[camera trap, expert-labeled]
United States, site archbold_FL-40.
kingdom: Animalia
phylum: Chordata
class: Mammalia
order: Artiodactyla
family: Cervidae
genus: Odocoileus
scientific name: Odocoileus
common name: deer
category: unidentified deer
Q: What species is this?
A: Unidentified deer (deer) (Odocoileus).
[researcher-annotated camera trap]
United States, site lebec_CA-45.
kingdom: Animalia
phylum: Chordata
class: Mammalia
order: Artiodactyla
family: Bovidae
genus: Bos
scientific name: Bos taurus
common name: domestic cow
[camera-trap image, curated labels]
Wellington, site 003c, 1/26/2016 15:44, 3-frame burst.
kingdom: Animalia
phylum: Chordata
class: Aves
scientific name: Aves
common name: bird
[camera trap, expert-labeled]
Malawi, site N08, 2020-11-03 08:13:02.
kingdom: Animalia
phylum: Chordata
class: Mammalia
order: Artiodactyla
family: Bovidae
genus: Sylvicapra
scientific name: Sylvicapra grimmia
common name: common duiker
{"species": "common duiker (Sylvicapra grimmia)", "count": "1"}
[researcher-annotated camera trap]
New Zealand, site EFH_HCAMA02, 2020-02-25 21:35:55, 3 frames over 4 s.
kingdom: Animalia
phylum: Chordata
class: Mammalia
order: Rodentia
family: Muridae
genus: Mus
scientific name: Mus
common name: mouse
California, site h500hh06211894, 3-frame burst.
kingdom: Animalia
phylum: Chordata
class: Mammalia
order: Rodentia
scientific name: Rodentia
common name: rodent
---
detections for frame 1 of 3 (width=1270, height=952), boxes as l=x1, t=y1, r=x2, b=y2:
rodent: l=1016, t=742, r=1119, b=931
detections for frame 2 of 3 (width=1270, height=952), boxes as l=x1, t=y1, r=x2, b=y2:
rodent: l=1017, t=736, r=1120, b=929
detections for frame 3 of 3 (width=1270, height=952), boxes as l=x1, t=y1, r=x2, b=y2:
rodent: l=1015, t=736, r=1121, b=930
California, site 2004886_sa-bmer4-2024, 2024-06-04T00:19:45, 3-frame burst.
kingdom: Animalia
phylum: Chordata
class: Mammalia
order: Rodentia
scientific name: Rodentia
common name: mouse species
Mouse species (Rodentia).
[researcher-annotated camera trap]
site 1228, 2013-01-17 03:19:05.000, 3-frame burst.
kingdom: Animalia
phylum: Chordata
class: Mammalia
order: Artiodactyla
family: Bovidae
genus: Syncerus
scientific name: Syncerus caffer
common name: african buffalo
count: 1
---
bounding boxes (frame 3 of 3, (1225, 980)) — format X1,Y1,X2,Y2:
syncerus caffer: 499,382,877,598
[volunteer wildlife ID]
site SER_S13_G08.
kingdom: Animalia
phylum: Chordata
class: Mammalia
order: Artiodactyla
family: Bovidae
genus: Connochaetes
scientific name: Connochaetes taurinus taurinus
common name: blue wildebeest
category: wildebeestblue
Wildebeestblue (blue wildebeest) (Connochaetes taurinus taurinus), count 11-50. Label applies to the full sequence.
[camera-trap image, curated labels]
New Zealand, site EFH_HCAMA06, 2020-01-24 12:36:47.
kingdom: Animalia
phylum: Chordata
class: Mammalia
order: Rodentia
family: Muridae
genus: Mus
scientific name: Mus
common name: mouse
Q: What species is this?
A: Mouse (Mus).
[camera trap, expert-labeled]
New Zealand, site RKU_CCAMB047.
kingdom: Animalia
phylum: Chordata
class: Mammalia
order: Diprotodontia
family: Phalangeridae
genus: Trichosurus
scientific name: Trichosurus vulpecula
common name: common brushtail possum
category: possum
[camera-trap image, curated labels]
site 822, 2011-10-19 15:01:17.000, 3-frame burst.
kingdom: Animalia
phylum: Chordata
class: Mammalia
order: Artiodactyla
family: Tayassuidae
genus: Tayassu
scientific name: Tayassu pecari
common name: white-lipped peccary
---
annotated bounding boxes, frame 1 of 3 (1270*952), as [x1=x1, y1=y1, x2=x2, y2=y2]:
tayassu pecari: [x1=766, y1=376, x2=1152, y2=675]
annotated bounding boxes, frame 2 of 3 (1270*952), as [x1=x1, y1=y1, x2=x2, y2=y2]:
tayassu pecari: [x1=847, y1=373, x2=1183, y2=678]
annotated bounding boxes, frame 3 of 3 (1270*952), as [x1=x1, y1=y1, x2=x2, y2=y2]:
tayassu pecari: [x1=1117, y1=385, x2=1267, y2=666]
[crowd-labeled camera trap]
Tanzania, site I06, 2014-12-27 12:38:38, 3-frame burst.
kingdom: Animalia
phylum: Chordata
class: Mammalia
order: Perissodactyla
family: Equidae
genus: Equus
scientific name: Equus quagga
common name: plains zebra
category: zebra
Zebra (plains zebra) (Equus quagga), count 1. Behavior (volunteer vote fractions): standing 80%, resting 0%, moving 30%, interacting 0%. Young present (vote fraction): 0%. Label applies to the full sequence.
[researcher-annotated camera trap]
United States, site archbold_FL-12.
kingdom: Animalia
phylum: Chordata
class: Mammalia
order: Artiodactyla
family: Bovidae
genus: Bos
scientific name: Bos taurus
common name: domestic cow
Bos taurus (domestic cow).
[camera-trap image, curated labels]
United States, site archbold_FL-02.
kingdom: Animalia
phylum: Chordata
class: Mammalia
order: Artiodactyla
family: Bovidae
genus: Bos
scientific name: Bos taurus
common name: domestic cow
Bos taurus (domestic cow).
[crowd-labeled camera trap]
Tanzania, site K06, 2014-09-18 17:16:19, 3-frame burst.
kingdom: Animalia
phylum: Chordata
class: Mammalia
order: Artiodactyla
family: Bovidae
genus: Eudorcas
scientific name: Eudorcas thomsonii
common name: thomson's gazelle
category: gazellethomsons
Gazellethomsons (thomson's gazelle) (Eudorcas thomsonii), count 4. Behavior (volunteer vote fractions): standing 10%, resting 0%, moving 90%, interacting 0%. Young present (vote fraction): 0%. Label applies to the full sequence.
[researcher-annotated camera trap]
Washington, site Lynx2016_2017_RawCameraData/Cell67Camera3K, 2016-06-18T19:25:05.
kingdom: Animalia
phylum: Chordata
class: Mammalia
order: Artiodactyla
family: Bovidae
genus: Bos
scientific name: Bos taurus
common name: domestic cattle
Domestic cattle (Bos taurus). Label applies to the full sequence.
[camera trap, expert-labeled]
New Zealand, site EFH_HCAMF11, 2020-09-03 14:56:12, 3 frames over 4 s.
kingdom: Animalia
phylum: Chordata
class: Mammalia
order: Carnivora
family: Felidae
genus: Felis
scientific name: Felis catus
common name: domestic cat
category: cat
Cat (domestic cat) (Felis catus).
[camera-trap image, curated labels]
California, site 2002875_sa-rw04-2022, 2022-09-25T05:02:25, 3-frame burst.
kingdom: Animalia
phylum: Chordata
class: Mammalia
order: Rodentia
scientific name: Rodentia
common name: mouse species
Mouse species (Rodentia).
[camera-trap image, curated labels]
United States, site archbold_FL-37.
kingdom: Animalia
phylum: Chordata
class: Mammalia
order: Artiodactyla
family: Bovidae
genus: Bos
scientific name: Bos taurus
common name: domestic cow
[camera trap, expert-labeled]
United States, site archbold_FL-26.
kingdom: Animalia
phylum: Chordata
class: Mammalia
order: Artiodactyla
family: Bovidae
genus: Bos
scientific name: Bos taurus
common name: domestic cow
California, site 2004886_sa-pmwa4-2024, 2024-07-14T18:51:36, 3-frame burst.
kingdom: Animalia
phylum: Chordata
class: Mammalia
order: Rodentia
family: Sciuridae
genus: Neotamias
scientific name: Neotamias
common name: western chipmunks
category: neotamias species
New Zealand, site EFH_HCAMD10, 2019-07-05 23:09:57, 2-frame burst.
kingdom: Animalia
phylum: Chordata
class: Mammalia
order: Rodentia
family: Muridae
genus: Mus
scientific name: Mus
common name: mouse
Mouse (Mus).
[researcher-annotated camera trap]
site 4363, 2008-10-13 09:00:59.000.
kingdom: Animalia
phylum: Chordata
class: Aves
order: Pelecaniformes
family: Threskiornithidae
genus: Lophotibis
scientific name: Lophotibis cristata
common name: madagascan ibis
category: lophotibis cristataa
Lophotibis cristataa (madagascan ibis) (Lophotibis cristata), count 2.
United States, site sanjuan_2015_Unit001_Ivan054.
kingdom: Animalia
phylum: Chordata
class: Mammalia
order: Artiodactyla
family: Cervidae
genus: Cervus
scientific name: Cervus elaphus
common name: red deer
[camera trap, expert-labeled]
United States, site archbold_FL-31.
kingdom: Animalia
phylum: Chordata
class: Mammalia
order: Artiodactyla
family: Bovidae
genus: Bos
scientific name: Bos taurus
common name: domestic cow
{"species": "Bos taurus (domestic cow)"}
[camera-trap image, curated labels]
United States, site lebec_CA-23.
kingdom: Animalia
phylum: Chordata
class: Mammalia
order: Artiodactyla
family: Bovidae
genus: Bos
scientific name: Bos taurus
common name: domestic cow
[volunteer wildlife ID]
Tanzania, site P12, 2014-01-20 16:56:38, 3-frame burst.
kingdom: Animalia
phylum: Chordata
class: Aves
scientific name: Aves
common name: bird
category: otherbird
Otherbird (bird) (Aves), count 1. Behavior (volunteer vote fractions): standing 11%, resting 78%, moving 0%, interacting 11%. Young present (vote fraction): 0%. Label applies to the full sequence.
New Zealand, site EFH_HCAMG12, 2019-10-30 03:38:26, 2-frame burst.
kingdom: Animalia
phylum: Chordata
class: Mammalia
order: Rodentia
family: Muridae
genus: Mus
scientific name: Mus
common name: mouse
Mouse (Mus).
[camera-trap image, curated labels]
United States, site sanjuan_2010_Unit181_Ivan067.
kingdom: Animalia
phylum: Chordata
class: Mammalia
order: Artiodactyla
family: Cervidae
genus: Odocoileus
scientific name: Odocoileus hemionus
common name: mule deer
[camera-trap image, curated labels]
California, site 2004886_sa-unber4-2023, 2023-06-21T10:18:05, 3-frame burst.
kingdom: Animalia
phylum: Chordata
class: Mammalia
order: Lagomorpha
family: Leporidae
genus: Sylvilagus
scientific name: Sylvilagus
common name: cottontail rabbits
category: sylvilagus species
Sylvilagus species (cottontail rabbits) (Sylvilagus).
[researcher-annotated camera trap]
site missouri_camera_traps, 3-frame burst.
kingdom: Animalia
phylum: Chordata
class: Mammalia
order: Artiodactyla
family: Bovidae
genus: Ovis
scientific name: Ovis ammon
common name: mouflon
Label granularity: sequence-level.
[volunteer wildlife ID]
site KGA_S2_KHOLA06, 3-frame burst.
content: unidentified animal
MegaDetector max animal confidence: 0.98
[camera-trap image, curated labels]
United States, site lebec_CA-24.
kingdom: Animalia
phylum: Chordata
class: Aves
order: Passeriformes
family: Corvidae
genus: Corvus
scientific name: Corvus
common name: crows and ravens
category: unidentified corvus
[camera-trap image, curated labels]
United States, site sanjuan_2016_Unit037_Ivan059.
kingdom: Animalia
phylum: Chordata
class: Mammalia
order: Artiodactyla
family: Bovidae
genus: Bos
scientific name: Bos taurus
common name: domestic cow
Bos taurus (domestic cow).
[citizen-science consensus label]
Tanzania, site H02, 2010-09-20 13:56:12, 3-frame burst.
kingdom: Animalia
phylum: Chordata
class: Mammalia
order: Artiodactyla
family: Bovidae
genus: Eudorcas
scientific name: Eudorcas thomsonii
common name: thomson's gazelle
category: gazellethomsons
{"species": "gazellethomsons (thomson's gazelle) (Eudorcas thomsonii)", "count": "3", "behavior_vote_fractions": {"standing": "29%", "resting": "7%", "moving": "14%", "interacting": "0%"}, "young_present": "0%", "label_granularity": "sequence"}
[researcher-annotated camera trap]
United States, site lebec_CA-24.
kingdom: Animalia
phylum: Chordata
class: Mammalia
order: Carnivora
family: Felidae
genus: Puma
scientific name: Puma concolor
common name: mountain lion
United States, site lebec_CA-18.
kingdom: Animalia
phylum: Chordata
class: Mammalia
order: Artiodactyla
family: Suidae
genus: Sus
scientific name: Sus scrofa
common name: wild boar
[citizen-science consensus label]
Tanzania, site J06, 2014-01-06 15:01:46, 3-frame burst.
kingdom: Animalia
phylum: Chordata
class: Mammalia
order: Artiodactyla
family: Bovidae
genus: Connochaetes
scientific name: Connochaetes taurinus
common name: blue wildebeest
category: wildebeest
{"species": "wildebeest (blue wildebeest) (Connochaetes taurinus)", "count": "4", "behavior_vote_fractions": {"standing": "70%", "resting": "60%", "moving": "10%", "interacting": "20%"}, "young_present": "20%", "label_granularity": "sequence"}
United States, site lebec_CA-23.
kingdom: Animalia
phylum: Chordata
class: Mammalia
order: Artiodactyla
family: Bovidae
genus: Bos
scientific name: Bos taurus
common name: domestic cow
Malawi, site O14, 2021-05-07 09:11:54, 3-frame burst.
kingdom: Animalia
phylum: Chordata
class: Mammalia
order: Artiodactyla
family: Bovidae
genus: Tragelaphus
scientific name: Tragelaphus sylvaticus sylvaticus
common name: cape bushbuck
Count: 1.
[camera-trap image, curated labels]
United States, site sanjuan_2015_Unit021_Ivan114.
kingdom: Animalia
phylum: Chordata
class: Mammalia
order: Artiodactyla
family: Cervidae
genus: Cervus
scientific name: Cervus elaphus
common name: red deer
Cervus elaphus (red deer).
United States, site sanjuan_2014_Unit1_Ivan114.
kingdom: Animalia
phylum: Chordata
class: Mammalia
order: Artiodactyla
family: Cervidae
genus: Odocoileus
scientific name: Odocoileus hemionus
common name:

- **What is needed**
Among the lines above, repeat exactly those from the line with "Label granularity: sequence-level." to the line with "United States, site sanjuan_2016_Unit037_Ivan059.", counting both ends.

- **Final answer**
Label granularity: sequence-level.
[volunteer wildlife ID]
site KGA_S2_KHOLA06, 3-frame burst.
content: unidentified animal
MegaDetector max animal confidence: 0.98
[camera-trap image, curated labels]
United States, site lebec_CA-24.
kingdom: Animalia
phylum: Chordata
class: Aves
order: Passeriformes
family: Corvidae
genus: Corvus
scientific name: Corvus
common name: crows and ravens
category: unidentified corvus
[camera-trap image, curated labels]
United States, site sanjuan_2016_Unit037_Ivan059.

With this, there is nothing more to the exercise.